OFF-MARKET BUY-BACKS’ HIDDEN COST
The recent announcement by Telstra of a $1.5 billion share buy-back has sparked a call from the Institute of Public Accountants (IPA) for the Government to review the revenue leakage generated through off market buy-back schemes.
“In this difficult, fiscal deficit environment that Australia finds itself in, it’s time to have a look at the off-market share buy-back scheme loophole that continues to reduce the Commonwealth revenue line,” said IPA chief executive officer, Andrew Conway.
“Off-market share buy-backs are different to on-market shares bought directly through the ASX. They comprise of a capital and dividend component and are offered to all shareholders on an opt-in basis. If the shares were sold on-market there would not be any dividend component and the proceeds would be generally capital gains or losses.
“People on higher marginal tax rates receiving a dividend have to pay ‘top-up’ tax and are therefore, much less likely to participate in off-market share buy-back schemes.
“This creates an inequitable distribution of franking credits than would ordinarily be the case had the company paid the dividend equally amongst all shareholders. Off-market buybacks are mostly attractive to nil rate or low tax paying shareholders.
“For entities that pay no tax and superannuation funds paying no tax or up to 15 per cent tax, share buy-backs can be a genuine benefit as they receive the additional incentive of an imputation rebate directly from the Government.
“While buy-backs may be a useful tool for corporate entities in terms of capital management, they come at a cost to the taxpayer, as Treasury coffers miss out on top up tax due to the skewed distribution of franking credits.
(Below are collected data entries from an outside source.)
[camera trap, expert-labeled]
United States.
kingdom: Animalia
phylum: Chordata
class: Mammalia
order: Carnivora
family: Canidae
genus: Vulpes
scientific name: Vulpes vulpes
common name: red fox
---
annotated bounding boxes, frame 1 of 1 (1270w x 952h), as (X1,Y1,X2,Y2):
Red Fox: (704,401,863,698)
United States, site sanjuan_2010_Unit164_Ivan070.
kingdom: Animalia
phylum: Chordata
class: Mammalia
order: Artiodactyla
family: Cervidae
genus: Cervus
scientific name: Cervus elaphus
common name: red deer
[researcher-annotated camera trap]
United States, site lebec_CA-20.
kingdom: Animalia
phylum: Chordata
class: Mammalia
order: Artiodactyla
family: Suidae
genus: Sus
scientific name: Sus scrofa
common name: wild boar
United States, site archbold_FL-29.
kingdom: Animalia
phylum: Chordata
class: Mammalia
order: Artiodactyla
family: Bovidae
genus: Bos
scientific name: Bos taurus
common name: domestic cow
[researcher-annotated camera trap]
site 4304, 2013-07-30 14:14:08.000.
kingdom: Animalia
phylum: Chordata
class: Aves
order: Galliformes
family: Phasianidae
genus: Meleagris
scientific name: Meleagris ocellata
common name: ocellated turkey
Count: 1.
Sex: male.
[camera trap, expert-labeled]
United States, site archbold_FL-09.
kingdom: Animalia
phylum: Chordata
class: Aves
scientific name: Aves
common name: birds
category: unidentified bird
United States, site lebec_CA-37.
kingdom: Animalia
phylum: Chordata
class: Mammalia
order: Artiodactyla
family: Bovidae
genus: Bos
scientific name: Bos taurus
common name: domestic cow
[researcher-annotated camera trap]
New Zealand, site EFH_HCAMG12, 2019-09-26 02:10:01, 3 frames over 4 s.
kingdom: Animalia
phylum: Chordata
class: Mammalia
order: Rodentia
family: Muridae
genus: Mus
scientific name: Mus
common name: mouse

“Streaming of franking credits to specific classes of shareholders (ie those paying nil or low tax) is normally caught by anti-avoidance streaming rules.
“If more major listed entities engage in off-market share buy-backs the revenue leakage cannot be ignored while we are running historically high budget deficits and likely to do so in the short to medium term.
“The Government needs to seriously consider the tax treatment of off-market share buy-backs, for the benefit of all taxpayers,” said Mr Conway.